La vie de Sébastien s’écoulait avec calme et sérénité ; aucune passion étrangère n’était venue encore troubler la transparence de cette ame vouée au culte de l’art. Tous les jours recommençait avec l’aurore la double étude de l’orgue et du contrepoint. Ainsi croissait à l’ombre ce jeune et frais arbuste ; ainsi grandissait Sébastien dans la quiétude la plus pure, dans l’obscurité la plus profonde, heureux, quoique ignoré de tous ; car on ne le rencontrait jamais à la promenade, et le dimanche, après l’office, la foule s’écoulait paisiblement par toutes les portes sans chercher à savoir quel était cet ange qui venait de répandre sur elle des torrens de céleste harmonie.
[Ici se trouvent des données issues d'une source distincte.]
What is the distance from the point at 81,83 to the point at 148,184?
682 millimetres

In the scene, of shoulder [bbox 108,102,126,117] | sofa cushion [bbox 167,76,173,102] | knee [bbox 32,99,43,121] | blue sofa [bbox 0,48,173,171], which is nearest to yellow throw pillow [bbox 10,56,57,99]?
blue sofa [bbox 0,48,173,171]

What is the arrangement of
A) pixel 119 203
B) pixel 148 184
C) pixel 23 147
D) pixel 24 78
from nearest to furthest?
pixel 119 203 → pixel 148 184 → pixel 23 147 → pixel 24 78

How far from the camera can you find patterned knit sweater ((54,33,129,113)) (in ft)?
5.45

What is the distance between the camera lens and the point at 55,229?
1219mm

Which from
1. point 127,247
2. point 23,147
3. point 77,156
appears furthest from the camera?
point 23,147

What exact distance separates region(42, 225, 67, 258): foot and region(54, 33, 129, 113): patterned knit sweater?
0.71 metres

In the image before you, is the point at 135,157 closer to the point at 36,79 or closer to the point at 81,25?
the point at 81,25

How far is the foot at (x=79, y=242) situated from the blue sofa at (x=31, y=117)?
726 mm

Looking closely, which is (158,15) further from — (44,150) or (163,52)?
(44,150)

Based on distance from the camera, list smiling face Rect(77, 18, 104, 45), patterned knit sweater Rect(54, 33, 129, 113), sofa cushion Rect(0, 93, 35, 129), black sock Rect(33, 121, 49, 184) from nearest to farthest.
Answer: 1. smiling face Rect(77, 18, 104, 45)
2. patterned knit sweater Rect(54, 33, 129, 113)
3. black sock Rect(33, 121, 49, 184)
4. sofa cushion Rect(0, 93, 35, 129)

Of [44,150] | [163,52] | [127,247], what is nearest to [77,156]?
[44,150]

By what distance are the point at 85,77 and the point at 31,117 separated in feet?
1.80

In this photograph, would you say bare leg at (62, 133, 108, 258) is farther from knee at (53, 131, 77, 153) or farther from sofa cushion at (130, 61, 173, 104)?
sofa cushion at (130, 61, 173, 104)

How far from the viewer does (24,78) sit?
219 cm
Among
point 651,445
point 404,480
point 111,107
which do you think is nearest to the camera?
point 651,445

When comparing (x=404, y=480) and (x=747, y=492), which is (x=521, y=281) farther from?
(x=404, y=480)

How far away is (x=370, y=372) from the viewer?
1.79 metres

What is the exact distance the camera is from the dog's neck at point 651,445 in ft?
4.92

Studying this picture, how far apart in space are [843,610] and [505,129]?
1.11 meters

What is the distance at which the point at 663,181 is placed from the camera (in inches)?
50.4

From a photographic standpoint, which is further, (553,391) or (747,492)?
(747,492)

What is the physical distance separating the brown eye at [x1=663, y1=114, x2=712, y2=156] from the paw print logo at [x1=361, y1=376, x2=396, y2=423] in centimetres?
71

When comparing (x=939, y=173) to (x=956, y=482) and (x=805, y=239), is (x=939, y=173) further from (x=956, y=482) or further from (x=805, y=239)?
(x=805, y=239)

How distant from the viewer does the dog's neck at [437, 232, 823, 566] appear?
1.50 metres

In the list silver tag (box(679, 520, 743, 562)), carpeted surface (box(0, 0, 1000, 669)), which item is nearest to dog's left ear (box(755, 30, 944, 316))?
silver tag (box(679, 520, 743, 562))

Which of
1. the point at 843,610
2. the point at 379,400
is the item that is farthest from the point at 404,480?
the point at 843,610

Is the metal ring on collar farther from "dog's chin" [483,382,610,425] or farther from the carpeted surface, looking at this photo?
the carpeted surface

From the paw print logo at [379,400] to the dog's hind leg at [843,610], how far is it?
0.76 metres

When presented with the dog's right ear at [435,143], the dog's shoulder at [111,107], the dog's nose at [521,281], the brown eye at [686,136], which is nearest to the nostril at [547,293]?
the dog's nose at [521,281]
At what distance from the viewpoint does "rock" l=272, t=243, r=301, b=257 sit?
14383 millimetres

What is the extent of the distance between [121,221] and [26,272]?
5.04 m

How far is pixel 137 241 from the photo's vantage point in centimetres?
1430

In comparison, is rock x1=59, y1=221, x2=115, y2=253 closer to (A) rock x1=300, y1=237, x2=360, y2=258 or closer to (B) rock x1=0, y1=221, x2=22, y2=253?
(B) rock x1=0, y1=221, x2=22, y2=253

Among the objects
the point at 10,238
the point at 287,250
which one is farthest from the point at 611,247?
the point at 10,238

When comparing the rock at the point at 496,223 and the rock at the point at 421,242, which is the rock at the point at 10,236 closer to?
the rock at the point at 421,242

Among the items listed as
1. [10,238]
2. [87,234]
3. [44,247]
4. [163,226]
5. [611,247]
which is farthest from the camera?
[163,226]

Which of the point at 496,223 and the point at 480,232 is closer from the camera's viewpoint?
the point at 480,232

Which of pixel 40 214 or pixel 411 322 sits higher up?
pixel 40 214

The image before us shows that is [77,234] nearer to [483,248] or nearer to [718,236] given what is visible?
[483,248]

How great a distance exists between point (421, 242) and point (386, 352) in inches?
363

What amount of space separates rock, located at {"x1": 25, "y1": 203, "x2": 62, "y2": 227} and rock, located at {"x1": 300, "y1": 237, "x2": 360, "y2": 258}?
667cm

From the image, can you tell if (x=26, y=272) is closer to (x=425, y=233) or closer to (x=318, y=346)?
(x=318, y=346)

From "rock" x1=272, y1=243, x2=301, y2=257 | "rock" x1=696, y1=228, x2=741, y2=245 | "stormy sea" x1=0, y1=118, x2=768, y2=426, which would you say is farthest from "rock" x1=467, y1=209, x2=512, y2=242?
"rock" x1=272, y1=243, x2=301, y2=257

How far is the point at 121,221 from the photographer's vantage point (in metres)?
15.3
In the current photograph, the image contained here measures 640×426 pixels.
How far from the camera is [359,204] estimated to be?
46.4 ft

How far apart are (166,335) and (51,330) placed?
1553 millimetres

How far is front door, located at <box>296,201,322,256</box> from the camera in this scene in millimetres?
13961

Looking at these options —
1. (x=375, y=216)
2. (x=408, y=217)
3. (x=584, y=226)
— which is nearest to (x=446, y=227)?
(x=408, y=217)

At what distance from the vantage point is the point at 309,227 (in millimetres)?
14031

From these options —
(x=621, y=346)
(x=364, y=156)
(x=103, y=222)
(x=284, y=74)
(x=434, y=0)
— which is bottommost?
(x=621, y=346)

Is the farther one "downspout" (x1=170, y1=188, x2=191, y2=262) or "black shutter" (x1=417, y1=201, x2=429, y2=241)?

Indifférence qui peut paraître étrange de nos jours, et qui pourtant s’explique facilement à une époque où l’étude de l’orgue était tellement répandue, qu’on n’aurait pas trouvé, dans toute l’Allemagne, un si petit village qui n’entretînt au moins un organiste pour le service régulier de son église. Jamais, d’ailleurs, dans ces temps de croyances, l’idée ne venait au peuple de chercher des causes matérielles à des effets puissans qui l’émouvaient jusqu’à lui faire oublier ses travaux et sa misère. Enveloppé comme il l’était dans les liens du fatalisme et de la servitude, il tendait toujours à s’élever, et toute chose qui l’aidait en son essor, il l’acceptait comme venant du ciel, et l’appelait divine. Quand une peinture céleste, quand une auguste et sainte mélodie l’emportait dans le royaume des couleurs ou des sons, c’est Dieu qu’il remerciait, sans s’inquiéter si l’instrument dont il s’était servi pour l’émouvoir s’appelait Dürer ou Sébastien.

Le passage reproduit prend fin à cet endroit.